**Fragmento**

+++

Elena, de hermosura más plástica; Josefina, más bella y de un atractivo insuperable. Murió Josefina después de haberse casado dos veces, joven aún, y sin haber perdido sus gracias. Supe la noticia de su muerte, en Londres, en Junio de 1918, la cual me produjo vivísimo efecto, pues desaparecía el símbolo de aquella amable sociedad, cuyo recuerdo es una de las sonrisas de mi vida.
Alrededor de la casa de Fernandina se reunía el más escogido grupo de la sociedad habanera, en ese barrio del Cerro, ya decaído de su pasado esplendor, pero conservando aún el gran aire de sus bellas construcciones. Hoy la larga calzada, bordeada por las columnatas de los que fueron palacios, deja en el ánimo la triste impresión del tiempo que pasa.
Siguen en pie los edificios, pero allí se siente el polvo de las ruinas en una atmósfera de vulgaridad y de abandono.

+++

**Material proporcionado**
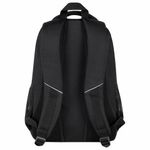 Рюкзак BRAUBERG CONCEPT универсальный, 2 отделения, светоотражающий принт, "Disaster", 45х30х18 см, 273848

+++

**Consigna**
Cita textualmente el fragmento desde "Elena, de hermosura" hasta "y de abandono.", ambos incluidos. Para resolver, apóyate únicamente en el fragmento y no en el listado.

**Respuesta al ejercicio**
Elena, de hermosura más plástica; Josefina, más bella y de un atractivo insuperable. Murió Josefina después de haberse casado dos veces, joven aún, y sin haber perdido sus gracias. Supe la noticia de su muerte, en Londres, en Junio de 1918, la cual me produjo vivísimo efecto, pues desaparecía el símbolo de aquella amable sociedad, cuyo recuerdo es una de las sonrisas de mi vida.
Alrededor de la casa de Fernandina se reunía el más escogido grupo de la sociedad habanera, en ese barrio del Cerro, ya decaído de su pasado esplendor, pero conservando aún el gran aire de sus bellas construcciones. Hoy la larga calzada, bordeada por las columnatas de los que fueron palacios, deja en el ánimo la triste impresión del tiempo que pasa.
Siguen en pie los edificios, pero allí se siente el polvo de las ruinas en una atmósfera de vulgaridad y de abandono.